# TEXT PROVIDED
***

As a result, Section 4(a)(2) investors generally have a more involved role in carrying out due diligence of projects that are the subject of the bond issuance and in commenting on the bond documents than Rule 144A investors would. In addition to the Section 4(a)(2) investors' long-term view of the investment and the traditionally smaller pool of investors in a Section 4(a)(2) offering – which manifests in a larger role in compliance monitoring compared to Rule 144A investors, as will be discussed in Section V – the Section 4(a)(2) investors' level of involvement is distinguished from that of Rule 144A investors by the absence of Rule 10b-5 liability (discussed in more detail below) of the investment banks that act as initial purchasers, which is a main driver of the Rule 144A diligence process.
In a Section 4(a)(2) private placement, project bonds are sold directly to the purchasers, rather than purchased by an initial purchaser who then makes a secondary sale to the ultimate investor in a Rule 144A offering. A placement agent will often be retained to market the project bonds to the prospective investor pool and will assist the project sponsor in developing the financial model and other technical reporting, distributing diligence materials and preparing an investor presentation and private placement memorandum to be shared with the prospective investor class. The placement agent will not purchase the project bonds for its own account and so does not act as an underwriter or initial purchaser, which is how the placement agent may avoid liability under Rule 10b-5 of the Exchange Act, which prohibits any person from making an 'untrue statement of material fact,' in the language of the rule, in connection with the purchase or sale of securities. (By contrast, the investment manager negotiating a bilateral private placement on behalf of its affiliated purchasers will not act as an initial underwriter and also avoid Rule 10b-5 liability, but its responsibility to create and distribute diligence materials is significantly limited because of the structure of the bilateral transaction, as discussed in the next paragraph.) Predictably, the diligence materials (including the private placement memorandum) that a placement agent has a hand in preparing will be less fulsome than an offering memorandum drafted for a Rule 144A offering, where 10b-5 liability is a factor.

***

# TASK INSTRUCTIONS
1: According to the text on project bond private placements, why may a placement agent avoid liability under Rule 10b-5?
2: Condense the paragraph of the text on project bond private placements that begins "In a Section 4(a)(2) private placement" into a short bulleted list that keeps its main facts.
3: From the text on project bond private placements, reproduce word for word the stretch from "As a result, Section" through "144A diligence process.".

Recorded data

***

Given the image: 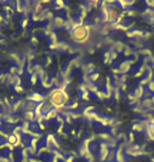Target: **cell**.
<instances>
[{"label":"cell","mask_w":154,"mask_h":162,"mask_svg":"<svg viewBox=\"0 0 154 162\" xmlns=\"http://www.w3.org/2000/svg\"><path fill=\"white\" fill-rule=\"evenodd\" d=\"M23 118L24 120L30 122V123L36 122V116H35V113H34V112H24Z\"/></svg>","instance_id":"cell-4"},{"label":"cell","mask_w":154,"mask_h":162,"mask_svg":"<svg viewBox=\"0 0 154 162\" xmlns=\"http://www.w3.org/2000/svg\"><path fill=\"white\" fill-rule=\"evenodd\" d=\"M94 95H95V97H96L97 100H99V101H104V100L106 99V92H102V91L98 90Z\"/></svg>","instance_id":"cell-18"},{"label":"cell","mask_w":154,"mask_h":162,"mask_svg":"<svg viewBox=\"0 0 154 162\" xmlns=\"http://www.w3.org/2000/svg\"><path fill=\"white\" fill-rule=\"evenodd\" d=\"M138 53H139L140 55L144 56V57L151 56V52H150V50H148V48H144V50H142V51H138Z\"/></svg>","instance_id":"cell-31"},{"label":"cell","mask_w":154,"mask_h":162,"mask_svg":"<svg viewBox=\"0 0 154 162\" xmlns=\"http://www.w3.org/2000/svg\"><path fill=\"white\" fill-rule=\"evenodd\" d=\"M146 89H147V90H149L150 92L153 94V93H154V81H152V80H151V81L148 83L147 86H146Z\"/></svg>","instance_id":"cell-33"},{"label":"cell","mask_w":154,"mask_h":162,"mask_svg":"<svg viewBox=\"0 0 154 162\" xmlns=\"http://www.w3.org/2000/svg\"><path fill=\"white\" fill-rule=\"evenodd\" d=\"M151 99V101H152V103H153V105H154V95H152V97L150 98Z\"/></svg>","instance_id":"cell-42"},{"label":"cell","mask_w":154,"mask_h":162,"mask_svg":"<svg viewBox=\"0 0 154 162\" xmlns=\"http://www.w3.org/2000/svg\"><path fill=\"white\" fill-rule=\"evenodd\" d=\"M49 40H50L51 43H58L57 34H56V33H54V32H52V33L50 34V36H49Z\"/></svg>","instance_id":"cell-24"},{"label":"cell","mask_w":154,"mask_h":162,"mask_svg":"<svg viewBox=\"0 0 154 162\" xmlns=\"http://www.w3.org/2000/svg\"><path fill=\"white\" fill-rule=\"evenodd\" d=\"M50 48H51V50H54V51H58V43L50 44Z\"/></svg>","instance_id":"cell-39"},{"label":"cell","mask_w":154,"mask_h":162,"mask_svg":"<svg viewBox=\"0 0 154 162\" xmlns=\"http://www.w3.org/2000/svg\"><path fill=\"white\" fill-rule=\"evenodd\" d=\"M33 4H34V13H35V14H40V13L42 12V9H44L42 4H41L40 2H35L33 3Z\"/></svg>","instance_id":"cell-20"},{"label":"cell","mask_w":154,"mask_h":162,"mask_svg":"<svg viewBox=\"0 0 154 162\" xmlns=\"http://www.w3.org/2000/svg\"><path fill=\"white\" fill-rule=\"evenodd\" d=\"M77 107H78V102L75 101L74 103H73L72 105H71V107H69V109H73V111H75V109H77Z\"/></svg>","instance_id":"cell-40"},{"label":"cell","mask_w":154,"mask_h":162,"mask_svg":"<svg viewBox=\"0 0 154 162\" xmlns=\"http://www.w3.org/2000/svg\"><path fill=\"white\" fill-rule=\"evenodd\" d=\"M65 20L62 19V17H60V16H57V17L54 18L53 20V23L54 25H55L56 27H63V25H65Z\"/></svg>","instance_id":"cell-11"},{"label":"cell","mask_w":154,"mask_h":162,"mask_svg":"<svg viewBox=\"0 0 154 162\" xmlns=\"http://www.w3.org/2000/svg\"><path fill=\"white\" fill-rule=\"evenodd\" d=\"M75 158L73 156H69V157H65V159L63 160V162H74Z\"/></svg>","instance_id":"cell-37"},{"label":"cell","mask_w":154,"mask_h":162,"mask_svg":"<svg viewBox=\"0 0 154 162\" xmlns=\"http://www.w3.org/2000/svg\"><path fill=\"white\" fill-rule=\"evenodd\" d=\"M109 32H110V27H108V25H102V27L100 29V34L101 35H108Z\"/></svg>","instance_id":"cell-30"},{"label":"cell","mask_w":154,"mask_h":162,"mask_svg":"<svg viewBox=\"0 0 154 162\" xmlns=\"http://www.w3.org/2000/svg\"><path fill=\"white\" fill-rule=\"evenodd\" d=\"M7 143H9V144H12V145H14L15 143L17 142V139H16V137H15L14 135H13V134H11L10 136H9V138H7Z\"/></svg>","instance_id":"cell-29"},{"label":"cell","mask_w":154,"mask_h":162,"mask_svg":"<svg viewBox=\"0 0 154 162\" xmlns=\"http://www.w3.org/2000/svg\"><path fill=\"white\" fill-rule=\"evenodd\" d=\"M13 90L17 93V94L22 95L24 93V87L22 85H17V86H13Z\"/></svg>","instance_id":"cell-26"},{"label":"cell","mask_w":154,"mask_h":162,"mask_svg":"<svg viewBox=\"0 0 154 162\" xmlns=\"http://www.w3.org/2000/svg\"><path fill=\"white\" fill-rule=\"evenodd\" d=\"M50 102L53 104L54 107L63 104V95L57 90V87L50 92Z\"/></svg>","instance_id":"cell-2"},{"label":"cell","mask_w":154,"mask_h":162,"mask_svg":"<svg viewBox=\"0 0 154 162\" xmlns=\"http://www.w3.org/2000/svg\"><path fill=\"white\" fill-rule=\"evenodd\" d=\"M152 105H153V103H152L150 98H145V99H142V102H140V107H142V109H147L148 111L152 109Z\"/></svg>","instance_id":"cell-9"},{"label":"cell","mask_w":154,"mask_h":162,"mask_svg":"<svg viewBox=\"0 0 154 162\" xmlns=\"http://www.w3.org/2000/svg\"><path fill=\"white\" fill-rule=\"evenodd\" d=\"M65 6V4L62 0H57V1L55 2V7L57 9V10H62Z\"/></svg>","instance_id":"cell-28"},{"label":"cell","mask_w":154,"mask_h":162,"mask_svg":"<svg viewBox=\"0 0 154 162\" xmlns=\"http://www.w3.org/2000/svg\"><path fill=\"white\" fill-rule=\"evenodd\" d=\"M39 81H40V79H39L38 75H37L36 73H33L32 75H30V82H31L32 85H37Z\"/></svg>","instance_id":"cell-12"},{"label":"cell","mask_w":154,"mask_h":162,"mask_svg":"<svg viewBox=\"0 0 154 162\" xmlns=\"http://www.w3.org/2000/svg\"><path fill=\"white\" fill-rule=\"evenodd\" d=\"M44 116H46V118H44V122H46V121L55 120L56 117L58 116V112L56 111L55 109H51L46 115H44Z\"/></svg>","instance_id":"cell-8"},{"label":"cell","mask_w":154,"mask_h":162,"mask_svg":"<svg viewBox=\"0 0 154 162\" xmlns=\"http://www.w3.org/2000/svg\"><path fill=\"white\" fill-rule=\"evenodd\" d=\"M144 93H145L144 87L139 86V85H137V86L135 87L134 93H133V96H134L135 98H136V99H139V98L144 97Z\"/></svg>","instance_id":"cell-10"},{"label":"cell","mask_w":154,"mask_h":162,"mask_svg":"<svg viewBox=\"0 0 154 162\" xmlns=\"http://www.w3.org/2000/svg\"><path fill=\"white\" fill-rule=\"evenodd\" d=\"M9 57H10L11 61H12V62H15L16 64L19 62V60L21 59V58H20V56L18 55L17 53H11L10 55H9Z\"/></svg>","instance_id":"cell-21"},{"label":"cell","mask_w":154,"mask_h":162,"mask_svg":"<svg viewBox=\"0 0 154 162\" xmlns=\"http://www.w3.org/2000/svg\"><path fill=\"white\" fill-rule=\"evenodd\" d=\"M142 16H145V17H147V18L154 17V11L152 10V9H150V7H147V9L142 12Z\"/></svg>","instance_id":"cell-17"},{"label":"cell","mask_w":154,"mask_h":162,"mask_svg":"<svg viewBox=\"0 0 154 162\" xmlns=\"http://www.w3.org/2000/svg\"><path fill=\"white\" fill-rule=\"evenodd\" d=\"M29 27H30V19L29 18H23V20L21 22V27L23 30H27Z\"/></svg>","instance_id":"cell-27"},{"label":"cell","mask_w":154,"mask_h":162,"mask_svg":"<svg viewBox=\"0 0 154 162\" xmlns=\"http://www.w3.org/2000/svg\"><path fill=\"white\" fill-rule=\"evenodd\" d=\"M127 15H128V16H135V15H136V11H134V10L128 11Z\"/></svg>","instance_id":"cell-41"},{"label":"cell","mask_w":154,"mask_h":162,"mask_svg":"<svg viewBox=\"0 0 154 162\" xmlns=\"http://www.w3.org/2000/svg\"><path fill=\"white\" fill-rule=\"evenodd\" d=\"M115 157H116V152L114 150H110L108 153V156H107V161L114 162L115 161Z\"/></svg>","instance_id":"cell-14"},{"label":"cell","mask_w":154,"mask_h":162,"mask_svg":"<svg viewBox=\"0 0 154 162\" xmlns=\"http://www.w3.org/2000/svg\"><path fill=\"white\" fill-rule=\"evenodd\" d=\"M133 53H134L133 48H128V46H125V50H123V54H125L126 57H131V56H133Z\"/></svg>","instance_id":"cell-25"},{"label":"cell","mask_w":154,"mask_h":162,"mask_svg":"<svg viewBox=\"0 0 154 162\" xmlns=\"http://www.w3.org/2000/svg\"><path fill=\"white\" fill-rule=\"evenodd\" d=\"M41 84H42V86H44V89H46V90H49V89H51V87L53 86L52 83L50 82V80H46V81H41Z\"/></svg>","instance_id":"cell-32"},{"label":"cell","mask_w":154,"mask_h":162,"mask_svg":"<svg viewBox=\"0 0 154 162\" xmlns=\"http://www.w3.org/2000/svg\"><path fill=\"white\" fill-rule=\"evenodd\" d=\"M133 44H134V46L136 48H140L144 46V42L139 41V40H136V41H133Z\"/></svg>","instance_id":"cell-35"},{"label":"cell","mask_w":154,"mask_h":162,"mask_svg":"<svg viewBox=\"0 0 154 162\" xmlns=\"http://www.w3.org/2000/svg\"><path fill=\"white\" fill-rule=\"evenodd\" d=\"M46 19H48L49 21H52V20H54V14L51 11H48L46 14Z\"/></svg>","instance_id":"cell-34"},{"label":"cell","mask_w":154,"mask_h":162,"mask_svg":"<svg viewBox=\"0 0 154 162\" xmlns=\"http://www.w3.org/2000/svg\"><path fill=\"white\" fill-rule=\"evenodd\" d=\"M132 130H133V132H136V133H142V132L145 131L144 126H142L140 123H135V124H133Z\"/></svg>","instance_id":"cell-22"},{"label":"cell","mask_w":154,"mask_h":162,"mask_svg":"<svg viewBox=\"0 0 154 162\" xmlns=\"http://www.w3.org/2000/svg\"><path fill=\"white\" fill-rule=\"evenodd\" d=\"M17 85H21V77L18 75L13 76V80H12V84L11 86H17Z\"/></svg>","instance_id":"cell-16"},{"label":"cell","mask_w":154,"mask_h":162,"mask_svg":"<svg viewBox=\"0 0 154 162\" xmlns=\"http://www.w3.org/2000/svg\"><path fill=\"white\" fill-rule=\"evenodd\" d=\"M70 116H71V118H72V120H79L80 118H82V115L80 114V113H78V112H76V111L71 112Z\"/></svg>","instance_id":"cell-23"},{"label":"cell","mask_w":154,"mask_h":162,"mask_svg":"<svg viewBox=\"0 0 154 162\" xmlns=\"http://www.w3.org/2000/svg\"><path fill=\"white\" fill-rule=\"evenodd\" d=\"M72 36L74 37V39L77 41H81L82 39H84L87 36L90 35V27L88 25H82V27H76L72 31Z\"/></svg>","instance_id":"cell-1"},{"label":"cell","mask_w":154,"mask_h":162,"mask_svg":"<svg viewBox=\"0 0 154 162\" xmlns=\"http://www.w3.org/2000/svg\"><path fill=\"white\" fill-rule=\"evenodd\" d=\"M100 79V76H99V73L98 72H94L92 74H90V80H91L92 83H97L98 82V80Z\"/></svg>","instance_id":"cell-13"},{"label":"cell","mask_w":154,"mask_h":162,"mask_svg":"<svg viewBox=\"0 0 154 162\" xmlns=\"http://www.w3.org/2000/svg\"><path fill=\"white\" fill-rule=\"evenodd\" d=\"M130 68H131V63L129 62V61H123L121 66H119L118 70H119V73H121V74L125 75L126 73H128L130 71Z\"/></svg>","instance_id":"cell-5"},{"label":"cell","mask_w":154,"mask_h":162,"mask_svg":"<svg viewBox=\"0 0 154 162\" xmlns=\"http://www.w3.org/2000/svg\"><path fill=\"white\" fill-rule=\"evenodd\" d=\"M114 48H115L116 53H121V52H123V50H125V44L119 41L115 42V43H114Z\"/></svg>","instance_id":"cell-15"},{"label":"cell","mask_w":154,"mask_h":162,"mask_svg":"<svg viewBox=\"0 0 154 162\" xmlns=\"http://www.w3.org/2000/svg\"><path fill=\"white\" fill-rule=\"evenodd\" d=\"M37 107V103L34 101H30V100H28V101H25V103H24V112H34L35 111V109H36Z\"/></svg>","instance_id":"cell-6"},{"label":"cell","mask_w":154,"mask_h":162,"mask_svg":"<svg viewBox=\"0 0 154 162\" xmlns=\"http://www.w3.org/2000/svg\"><path fill=\"white\" fill-rule=\"evenodd\" d=\"M38 38H37L36 36H32V38H31V43H32V45H37L38 44Z\"/></svg>","instance_id":"cell-36"},{"label":"cell","mask_w":154,"mask_h":162,"mask_svg":"<svg viewBox=\"0 0 154 162\" xmlns=\"http://www.w3.org/2000/svg\"><path fill=\"white\" fill-rule=\"evenodd\" d=\"M98 137H99V139H100V140H102V142H109V141H110V139L112 138V136H111L110 134H108V133L99 134Z\"/></svg>","instance_id":"cell-19"},{"label":"cell","mask_w":154,"mask_h":162,"mask_svg":"<svg viewBox=\"0 0 154 162\" xmlns=\"http://www.w3.org/2000/svg\"><path fill=\"white\" fill-rule=\"evenodd\" d=\"M28 100L36 102V103L38 104V103H41V102H44V96L41 94V93L34 92V93H32L31 96L28 97Z\"/></svg>","instance_id":"cell-3"},{"label":"cell","mask_w":154,"mask_h":162,"mask_svg":"<svg viewBox=\"0 0 154 162\" xmlns=\"http://www.w3.org/2000/svg\"><path fill=\"white\" fill-rule=\"evenodd\" d=\"M126 153H123V150L121 148H118L116 150V157H115V161L116 162H126Z\"/></svg>","instance_id":"cell-7"},{"label":"cell","mask_w":154,"mask_h":162,"mask_svg":"<svg viewBox=\"0 0 154 162\" xmlns=\"http://www.w3.org/2000/svg\"><path fill=\"white\" fill-rule=\"evenodd\" d=\"M148 131L150 132V134H151L152 137L154 138V124H150L149 128H148Z\"/></svg>","instance_id":"cell-38"}]
</instances>
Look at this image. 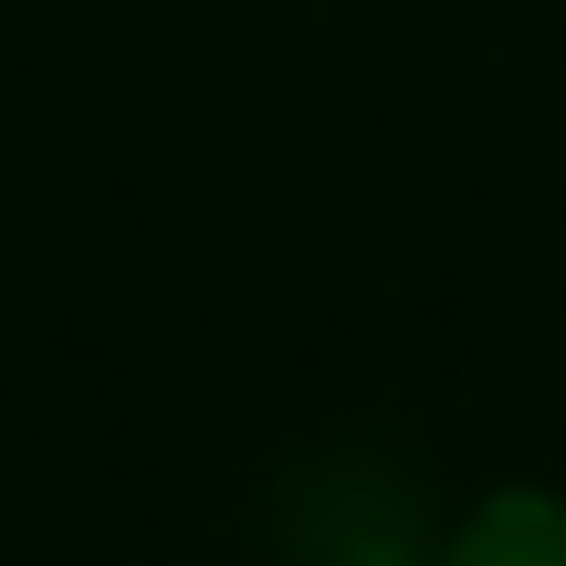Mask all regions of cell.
I'll list each match as a JSON object with an SVG mask.
<instances>
[{
    "instance_id": "cell-1",
    "label": "cell",
    "mask_w": 566,
    "mask_h": 566,
    "mask_svg": "<svg viewBox=\"0 0 566 566\" xmlns=\"http://www.w3.org/2000/svg\"><path fill=\"white\" fill-rule=\"evenodd\" d=\"M441 566H566V493H493L451 525Z\"/></svg>"
}]
</instances>
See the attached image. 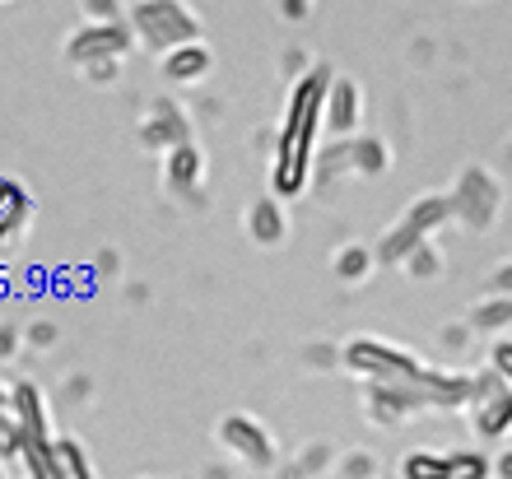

***

# FINAL RESULTS
1: It does not purchase the project bonds for its own account, so it does not act as an underwriter or initial purchaser.

2:
- In a Section 4(a)(2) private placement, project bonds are sold directly to the purchasers. In a Rule 144A offering, an initial purchaser buys them and then resells them to the ultimate investor.
- A placement agent is often retained to market the bonds to prospective investors. It helps the sponsor with the financial model and other technical reporting, distributes diligence materials, and prepares an investor presentation and a private placement memorandum.
- The placement agent does not buy the bonds for its own account, so it is not an underwriter or initial purchaser. This is how it may avoid Rule 10b-5 liability, since that rule prohibits any "untrue statement of material fact" in connection with the purchase or sale of securities.
- An investment manager negotiating a bilateral placement for its affiliated purchasers also avoids Rule 10b-5 liability. Its responsibility for diligence materials is much more limited because of how the transaction is structured.
- Diligence materials prepared with a placement agent's help are less fulsome than a Rule 144A offering memorandum, where 10b-5 liability is a factor.

3:
As a result, Section 4(a)(2) investors generally have a more involved role in carrying out due diligence of projects that are the subject of the bond issuance and in commenting on the bond documents than Rule 144A investors would. In addition to the Section 4(a)(2) investors' long-term view of the investment and the traditionally smaller pool of investors in a Section 4(a)(2) offering – which manifests in a larger role in compliance monitoring compared to Rule 144A investors, as will be discussed in Section V – the Section 4(a)(2) investors' level of involvement is distinguished from that of Rule 144A investors by the absence of Rule 10b-5 liability (discussed in more detail below) of the investment banks that act as initial purchasers, which is a main driver of the Rule 144A diligence process.